### Data listing

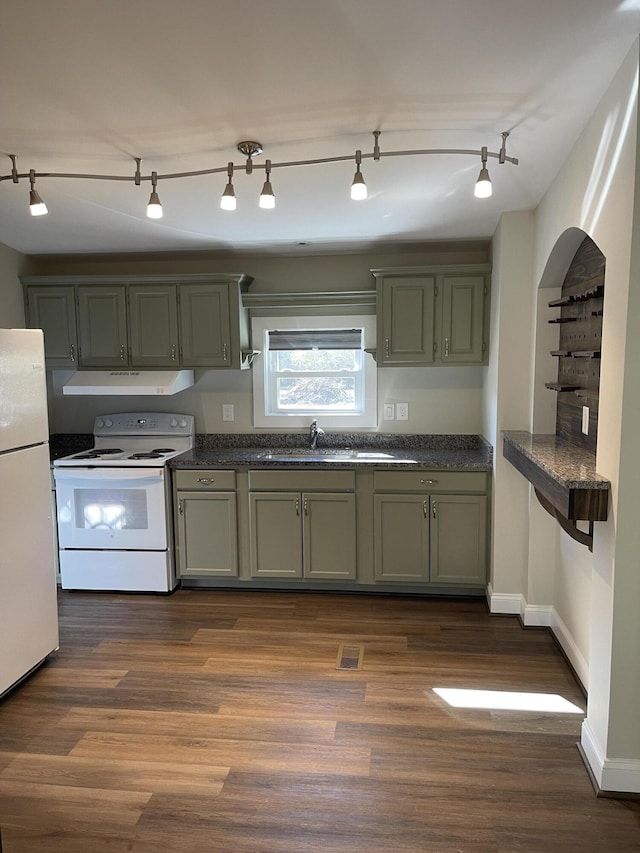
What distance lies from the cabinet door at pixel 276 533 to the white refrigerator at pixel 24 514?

==

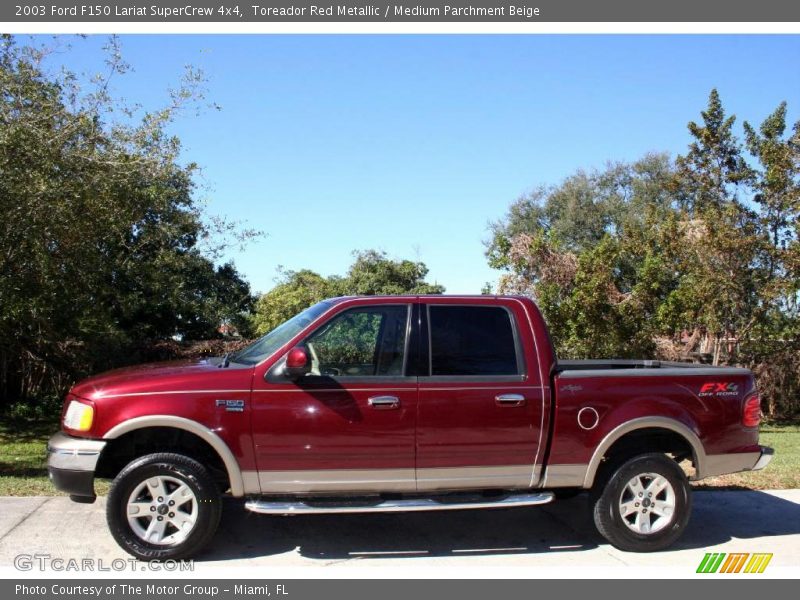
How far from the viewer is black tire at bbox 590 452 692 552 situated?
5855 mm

...

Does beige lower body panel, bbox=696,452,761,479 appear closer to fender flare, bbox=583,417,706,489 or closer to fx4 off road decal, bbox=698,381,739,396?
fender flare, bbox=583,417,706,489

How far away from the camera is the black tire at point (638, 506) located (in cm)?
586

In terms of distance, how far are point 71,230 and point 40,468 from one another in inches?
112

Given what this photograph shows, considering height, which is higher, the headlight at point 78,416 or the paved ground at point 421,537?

### Given problem
Reproduce the records word for word, everything from the line containing "How far away" down to the line containing "Given what this", with both of those lines included.

### Output for this task
How far away from the camera is the black tire at point (638, 506) located (in cm)?
586

In terms of distance, how far are point 71,230 and point 40,468 from one another in inches?
112

Given what this photograph shows, considering height, which is higher, the headlight at point 78,416 or the paved ground at point 421,537?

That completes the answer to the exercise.